• **The data**:
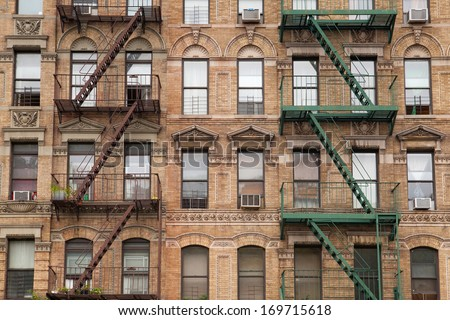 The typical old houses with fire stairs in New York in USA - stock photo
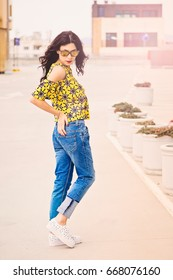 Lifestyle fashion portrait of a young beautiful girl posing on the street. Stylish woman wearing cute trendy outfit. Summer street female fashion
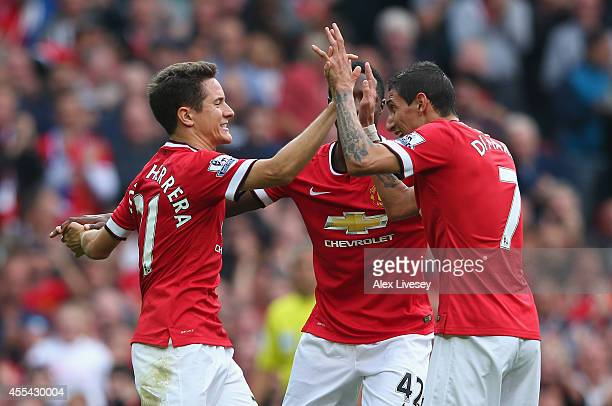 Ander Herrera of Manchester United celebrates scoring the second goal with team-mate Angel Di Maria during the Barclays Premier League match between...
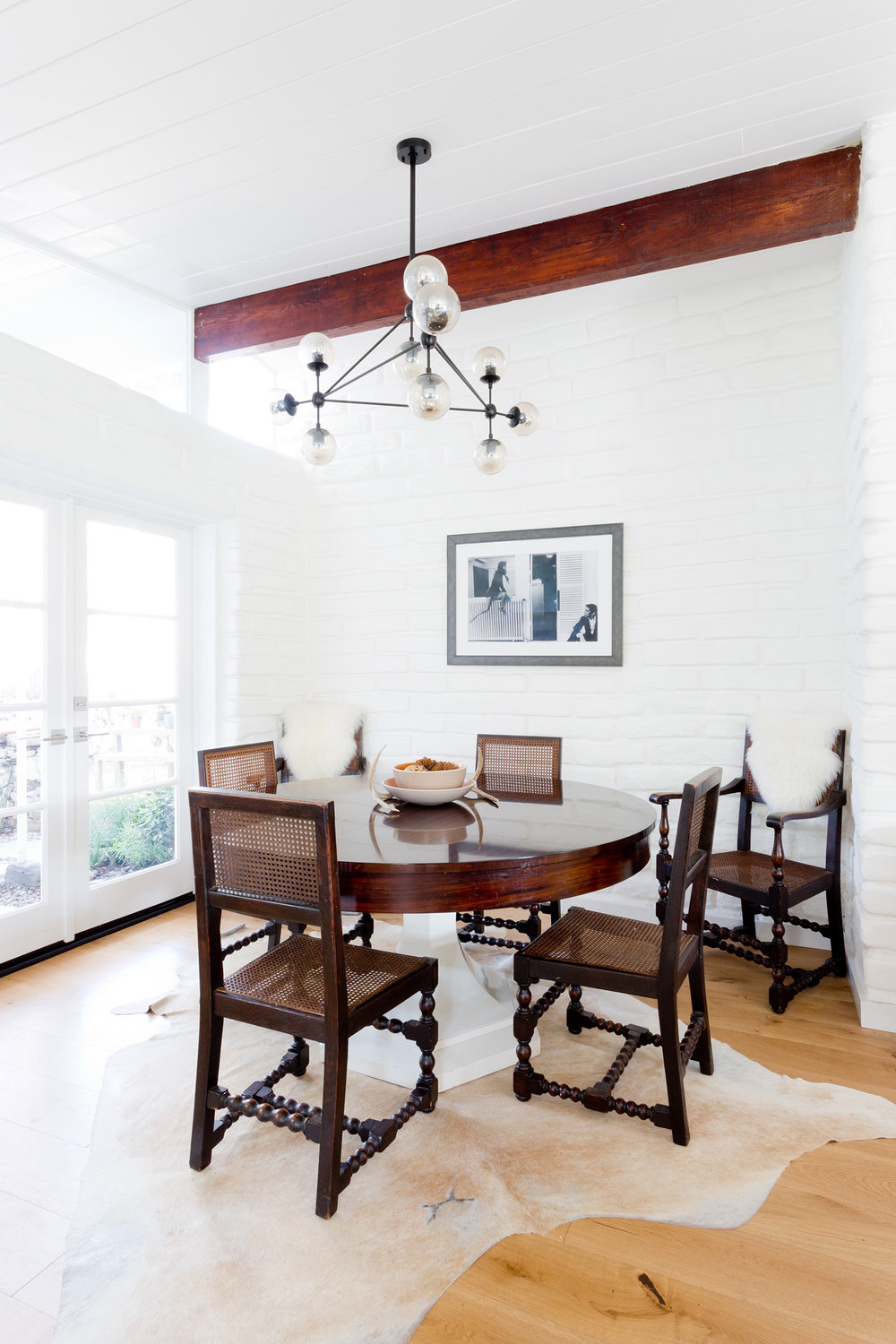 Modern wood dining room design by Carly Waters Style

• **Task item**:
Pictures stay out. Return exactly the lines from the one with "Ander Herrera of" through the last line of the data.

• **Solution for this exercise**:
 Ander Herrera of Manchester United celebrates scoring the second goal with team-mate Angel Di Maria during the Barclays Premier League match between...
 Modern wood dining room design by Carly Waters Style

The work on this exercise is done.